── Quoted passage
Errol Westwood
Inducted into the Shell Rimula Wall of Fame at Reunion 2005.
It is no wonder Errol Westwood has a passion for trucks. He grew up with a father following trucking jobs around Victoria with his family. Even as young as six he was driving and reversing his father's truck through the trees while collecting timer for the local mill.
Errol was proud of his father's work and his father's truck. Once, when his father went on holidays, leaving Errol home with his sister, he hand-painted his father's truck for a surprise. His father 'loved' the paint job saying it was not bad.Errol's parents encouraged him to do a correspondence course with Marconi School of Wireless and he obtained his qualifications as a TV & Radio Technician, an area in which he worked for approximately five years. Much to his mother's horror, the young Errol decided to put that career aside and go driving trucks for a living. Errol had found his niche in life. From that young age of 20, right up until he retired in August 2004, Errol worked in the road transport industry.During all the years Errol drove interstate; Brisbane, Sydney and Melbourne, he only had one minor accident while unloading his truck at a Brisbane depot in 1988, when a 20 tonne forklift carrying two containers hit a rut and dropped the containers onto his truck. Everyone thought the truck was a write-off but after finding an old wrecked Diamond T in a sawmill at Murwillumbah, the truck was back on the road after three weeks. Errol and the Diamond T marque are still inseparable to this day. His first truck was a 1959 Diamond T which he still has. It operates today on historical plates and is still painted in TNT colours which was its last job. This vehicle travels to many show with the Historical Commercial Vehicle Club QLD of which Errol and his wife Pam are both keen members.
────
── Listed records
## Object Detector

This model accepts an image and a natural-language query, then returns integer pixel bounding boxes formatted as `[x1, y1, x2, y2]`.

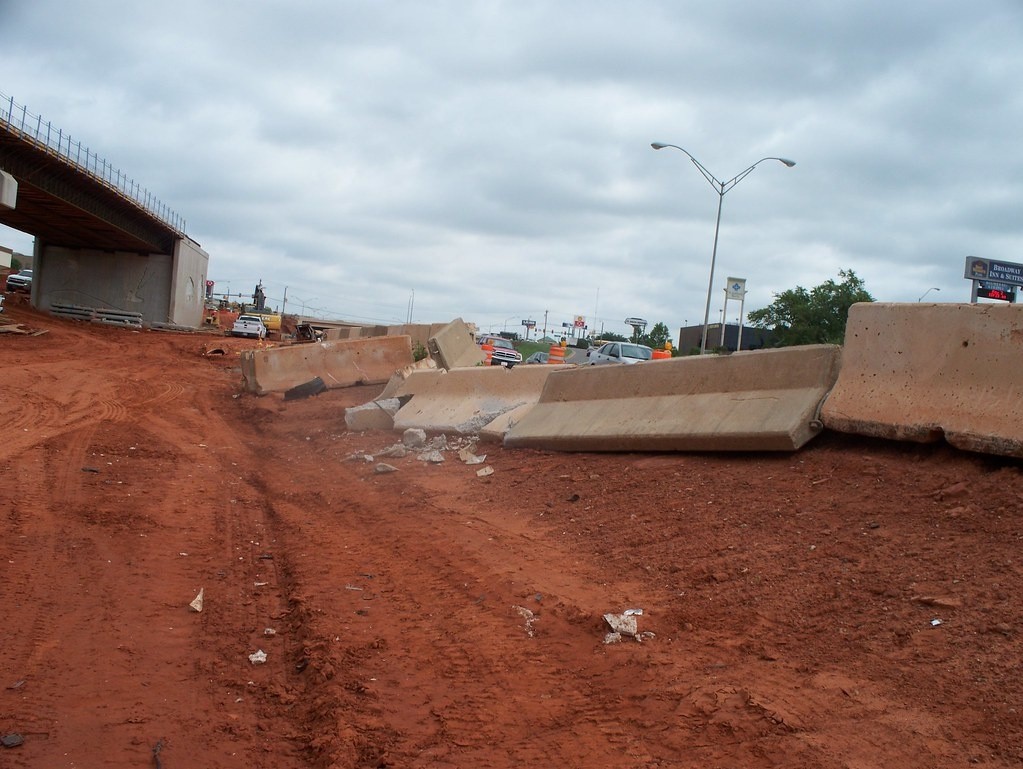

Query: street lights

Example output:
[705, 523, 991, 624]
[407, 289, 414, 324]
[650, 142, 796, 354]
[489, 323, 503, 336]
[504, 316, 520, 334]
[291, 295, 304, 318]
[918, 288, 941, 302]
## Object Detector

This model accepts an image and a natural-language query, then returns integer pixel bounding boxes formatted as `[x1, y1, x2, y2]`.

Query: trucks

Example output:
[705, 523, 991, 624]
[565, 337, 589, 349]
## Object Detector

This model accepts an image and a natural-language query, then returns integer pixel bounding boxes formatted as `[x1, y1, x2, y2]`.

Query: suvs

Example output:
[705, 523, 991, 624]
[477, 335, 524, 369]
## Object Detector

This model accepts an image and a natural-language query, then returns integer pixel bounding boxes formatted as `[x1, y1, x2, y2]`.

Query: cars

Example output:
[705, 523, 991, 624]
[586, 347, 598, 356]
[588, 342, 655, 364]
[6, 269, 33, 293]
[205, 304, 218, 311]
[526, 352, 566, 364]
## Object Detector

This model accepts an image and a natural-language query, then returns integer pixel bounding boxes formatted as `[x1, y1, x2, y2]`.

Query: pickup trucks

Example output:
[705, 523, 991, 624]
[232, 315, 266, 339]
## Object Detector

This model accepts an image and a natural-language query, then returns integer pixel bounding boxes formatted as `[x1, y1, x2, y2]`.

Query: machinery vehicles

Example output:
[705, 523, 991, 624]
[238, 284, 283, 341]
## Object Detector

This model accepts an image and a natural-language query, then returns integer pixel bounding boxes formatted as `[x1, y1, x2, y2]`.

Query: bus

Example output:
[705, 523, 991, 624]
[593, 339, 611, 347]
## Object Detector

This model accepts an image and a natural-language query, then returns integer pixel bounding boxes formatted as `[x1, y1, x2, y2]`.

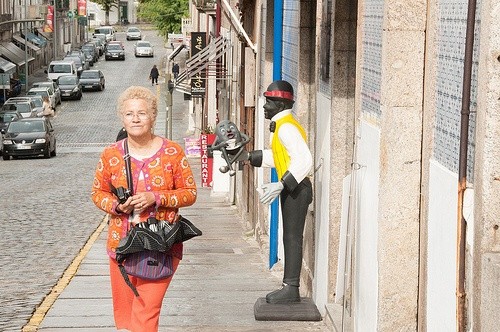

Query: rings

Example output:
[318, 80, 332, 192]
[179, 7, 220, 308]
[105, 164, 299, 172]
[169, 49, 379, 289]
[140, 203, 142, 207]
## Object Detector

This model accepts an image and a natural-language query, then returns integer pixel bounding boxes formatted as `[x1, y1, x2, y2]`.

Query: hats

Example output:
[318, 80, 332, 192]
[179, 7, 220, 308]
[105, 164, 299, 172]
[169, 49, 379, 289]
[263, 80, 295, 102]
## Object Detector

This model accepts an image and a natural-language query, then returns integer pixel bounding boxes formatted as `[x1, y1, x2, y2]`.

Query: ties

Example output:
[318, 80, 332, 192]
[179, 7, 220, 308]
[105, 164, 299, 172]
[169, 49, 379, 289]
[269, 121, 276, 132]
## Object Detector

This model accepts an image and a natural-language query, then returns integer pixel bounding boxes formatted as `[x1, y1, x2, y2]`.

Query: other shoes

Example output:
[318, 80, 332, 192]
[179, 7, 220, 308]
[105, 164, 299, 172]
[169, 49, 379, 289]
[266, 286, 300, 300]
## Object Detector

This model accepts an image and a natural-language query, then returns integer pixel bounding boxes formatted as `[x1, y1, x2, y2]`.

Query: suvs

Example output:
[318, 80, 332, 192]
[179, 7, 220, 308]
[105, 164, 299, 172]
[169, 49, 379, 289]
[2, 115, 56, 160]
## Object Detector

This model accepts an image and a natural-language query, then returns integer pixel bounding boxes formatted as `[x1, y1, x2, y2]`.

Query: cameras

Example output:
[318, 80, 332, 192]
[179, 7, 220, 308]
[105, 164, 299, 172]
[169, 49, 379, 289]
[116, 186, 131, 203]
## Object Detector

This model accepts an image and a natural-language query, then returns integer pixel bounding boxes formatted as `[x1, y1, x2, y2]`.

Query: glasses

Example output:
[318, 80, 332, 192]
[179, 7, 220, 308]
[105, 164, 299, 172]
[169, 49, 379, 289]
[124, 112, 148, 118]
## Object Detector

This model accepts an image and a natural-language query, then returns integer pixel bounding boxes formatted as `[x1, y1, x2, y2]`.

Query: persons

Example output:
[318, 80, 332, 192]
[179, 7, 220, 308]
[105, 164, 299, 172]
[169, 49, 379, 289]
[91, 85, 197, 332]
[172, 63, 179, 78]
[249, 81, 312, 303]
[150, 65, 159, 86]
────
── Listed records
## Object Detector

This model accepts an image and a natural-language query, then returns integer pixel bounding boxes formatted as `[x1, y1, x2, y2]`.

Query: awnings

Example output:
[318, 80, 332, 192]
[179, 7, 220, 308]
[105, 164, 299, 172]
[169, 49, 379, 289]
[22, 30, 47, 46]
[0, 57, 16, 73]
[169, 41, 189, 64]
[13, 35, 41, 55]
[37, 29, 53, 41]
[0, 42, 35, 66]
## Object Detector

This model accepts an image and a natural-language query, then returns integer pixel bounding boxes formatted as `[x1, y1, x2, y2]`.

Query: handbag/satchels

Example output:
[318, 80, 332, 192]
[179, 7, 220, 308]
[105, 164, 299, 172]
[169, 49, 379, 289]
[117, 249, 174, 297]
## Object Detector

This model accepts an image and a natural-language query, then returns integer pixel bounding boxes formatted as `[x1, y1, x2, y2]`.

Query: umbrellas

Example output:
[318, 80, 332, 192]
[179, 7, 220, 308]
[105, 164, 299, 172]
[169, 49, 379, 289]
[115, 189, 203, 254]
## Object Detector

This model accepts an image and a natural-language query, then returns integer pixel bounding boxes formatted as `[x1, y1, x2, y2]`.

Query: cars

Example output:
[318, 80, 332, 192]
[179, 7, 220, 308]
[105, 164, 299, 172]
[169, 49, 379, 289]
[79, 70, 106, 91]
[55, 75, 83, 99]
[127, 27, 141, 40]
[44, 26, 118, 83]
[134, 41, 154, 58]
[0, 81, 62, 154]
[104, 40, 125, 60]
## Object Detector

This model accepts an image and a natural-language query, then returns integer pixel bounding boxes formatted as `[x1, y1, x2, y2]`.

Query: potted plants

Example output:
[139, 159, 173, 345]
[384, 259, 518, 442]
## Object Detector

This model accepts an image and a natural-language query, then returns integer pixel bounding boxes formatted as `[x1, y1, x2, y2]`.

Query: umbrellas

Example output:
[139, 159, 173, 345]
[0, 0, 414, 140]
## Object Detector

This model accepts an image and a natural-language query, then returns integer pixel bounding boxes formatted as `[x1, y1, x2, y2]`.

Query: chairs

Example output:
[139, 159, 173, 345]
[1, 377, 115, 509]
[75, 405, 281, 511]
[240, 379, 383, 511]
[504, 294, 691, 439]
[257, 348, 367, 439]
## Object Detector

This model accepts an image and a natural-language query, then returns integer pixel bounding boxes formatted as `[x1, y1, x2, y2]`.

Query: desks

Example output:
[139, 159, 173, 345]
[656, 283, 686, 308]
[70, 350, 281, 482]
────
── Listed records
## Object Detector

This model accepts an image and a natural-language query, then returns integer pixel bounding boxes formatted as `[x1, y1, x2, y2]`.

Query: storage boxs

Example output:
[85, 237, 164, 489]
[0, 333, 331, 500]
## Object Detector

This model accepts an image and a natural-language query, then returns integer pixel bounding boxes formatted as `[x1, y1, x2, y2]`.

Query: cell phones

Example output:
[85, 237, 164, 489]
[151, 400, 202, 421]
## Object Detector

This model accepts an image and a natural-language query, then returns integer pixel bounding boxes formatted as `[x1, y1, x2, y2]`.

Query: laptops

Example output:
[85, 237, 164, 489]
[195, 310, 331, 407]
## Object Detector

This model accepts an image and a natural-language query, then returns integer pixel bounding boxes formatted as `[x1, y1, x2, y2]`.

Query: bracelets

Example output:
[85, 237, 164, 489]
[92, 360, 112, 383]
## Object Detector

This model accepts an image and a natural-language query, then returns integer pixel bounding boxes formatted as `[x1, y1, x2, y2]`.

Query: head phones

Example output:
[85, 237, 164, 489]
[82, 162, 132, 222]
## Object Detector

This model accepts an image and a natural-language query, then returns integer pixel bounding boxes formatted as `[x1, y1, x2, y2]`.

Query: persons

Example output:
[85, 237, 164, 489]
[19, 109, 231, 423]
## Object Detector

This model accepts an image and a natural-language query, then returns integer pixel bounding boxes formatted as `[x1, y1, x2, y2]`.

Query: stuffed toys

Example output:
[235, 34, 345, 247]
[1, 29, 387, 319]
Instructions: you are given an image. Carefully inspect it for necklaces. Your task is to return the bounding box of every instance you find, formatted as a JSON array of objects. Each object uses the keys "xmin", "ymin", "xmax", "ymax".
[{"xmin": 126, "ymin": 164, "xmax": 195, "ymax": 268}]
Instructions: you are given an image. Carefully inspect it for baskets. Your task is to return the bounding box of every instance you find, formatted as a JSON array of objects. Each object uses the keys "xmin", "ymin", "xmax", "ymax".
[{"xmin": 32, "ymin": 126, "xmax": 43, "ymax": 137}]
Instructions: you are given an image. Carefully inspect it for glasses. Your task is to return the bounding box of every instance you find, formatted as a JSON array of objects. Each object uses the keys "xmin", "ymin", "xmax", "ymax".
────
» Parts of the exercise
a) In the Errol Westwood profile, what was his first truck?
b) Reproduce the Errol Westwood profile from "It is no wonder" to "the local mill.".
c) Summarize the Errol Westwood profile in two sentences.

» Exercise results
a) A 1959 Diamond T.

b)
It is no wonder Errol Westwood has a passion for trucks. He grew up with a father following trucking jobs around Victoria with his family. Even as young as six he was driving and reversing his father's truck through the trees while collecting timer for the local mill.

c) Errol Westwood, inducted into the Shell Rimula Wall of Fame at Reunion 2005, grew up around his father's trucking work and spent about five years as a TV and radio technician before turning to truck driving. He worked in road transport from age 20 until he retired in August 2004, and he still owns his first truck, a 1959 Diamond T that runs on historical plates.